- AIM OF THE TASK
Copy every record below exactly.

## start RECORDS PROVIDED

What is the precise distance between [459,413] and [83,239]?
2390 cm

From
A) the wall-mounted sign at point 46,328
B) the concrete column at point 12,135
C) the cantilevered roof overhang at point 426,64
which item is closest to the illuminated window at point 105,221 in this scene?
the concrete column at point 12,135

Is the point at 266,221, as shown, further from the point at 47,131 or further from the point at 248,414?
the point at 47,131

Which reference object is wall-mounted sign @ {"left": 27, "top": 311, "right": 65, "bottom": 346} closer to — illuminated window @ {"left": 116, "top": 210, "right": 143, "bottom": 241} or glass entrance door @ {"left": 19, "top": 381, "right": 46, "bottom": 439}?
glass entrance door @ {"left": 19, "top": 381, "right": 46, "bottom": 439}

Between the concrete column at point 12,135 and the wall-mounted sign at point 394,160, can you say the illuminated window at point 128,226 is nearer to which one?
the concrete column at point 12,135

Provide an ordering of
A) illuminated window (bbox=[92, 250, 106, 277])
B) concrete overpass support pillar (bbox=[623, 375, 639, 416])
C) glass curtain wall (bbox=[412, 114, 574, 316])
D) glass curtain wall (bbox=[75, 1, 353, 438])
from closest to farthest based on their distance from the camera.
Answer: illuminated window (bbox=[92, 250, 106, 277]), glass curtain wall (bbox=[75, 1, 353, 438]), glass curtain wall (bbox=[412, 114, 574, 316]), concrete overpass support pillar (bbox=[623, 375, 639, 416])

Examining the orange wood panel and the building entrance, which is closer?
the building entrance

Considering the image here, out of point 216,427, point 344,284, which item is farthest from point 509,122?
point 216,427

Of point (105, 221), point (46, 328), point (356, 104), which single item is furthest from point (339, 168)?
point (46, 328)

## end RECORDS PROVIDED

- TASK RESULT
What is the precise distance between [459,413] and [83,239]?
2390 cm

From
A) the wall-mounted sign at point 46,328
B) the concrete column at point 12,135
C) the cantilevered roof overhang at point 426,64
which item is closest to the illuminated window at point 105,221 in this scene?
the concrete column at point 12,135

Is the point at 266,221, as shown, further from the point at 47,131 or further from the point at 248,414?
the point at 47,131

Which reference object is wall-mounted sign @ {"left": 27, "top": 311, "right": 65, "bottom": 346} closer to — illuminated window @ {"left": 116, "top": 210, "right": 143, "bottom": 241} or glass entrance door @ {"left": 19, "top": 381, "right": 46, "bottom": 439}?
glass entrance door @ {"left": 19, "top": 381, "right": 46, "bottom": 439}

Between the concrete column at point 12,135 and the wall-mounted sign at point 394,160, can you say the illuminated window at point 128,226 is nearer to which one?
the concrete column at point 12,135

Provide an ordering of
A) illuminated window (bbox=[92, 250, 106, 277])
B) concrete overpass support pillar (bbox=[623, 375, 639, 416])
C) glass curtain wall (bbox=[412, 114, 574, 316])
D) glass curtain wall (bbox=[75, 1, 353, 438])
from closest to farthest based on their distance from the camera.
Answer: illuminated window (bbox=[92, 250, 106, 277]), glass curtain wall (bbox=[75, 1, 353, 438]), glass curtain wall (bbox=[412, 114, 574, 316]), concrete overpass support pillar (bbox=[623, 375, 639, 416])

Examining the orange wood panel and the building entrance, which is closer?
the building entrance

Considering the image here, out of point 216,427, point 344,284, which item is farthest from point 509,122?
point 216,427

Of point (105, 221), point (46, 328), point (356, 104), which single item is furthest from point (339, 168)?
point (46, 328)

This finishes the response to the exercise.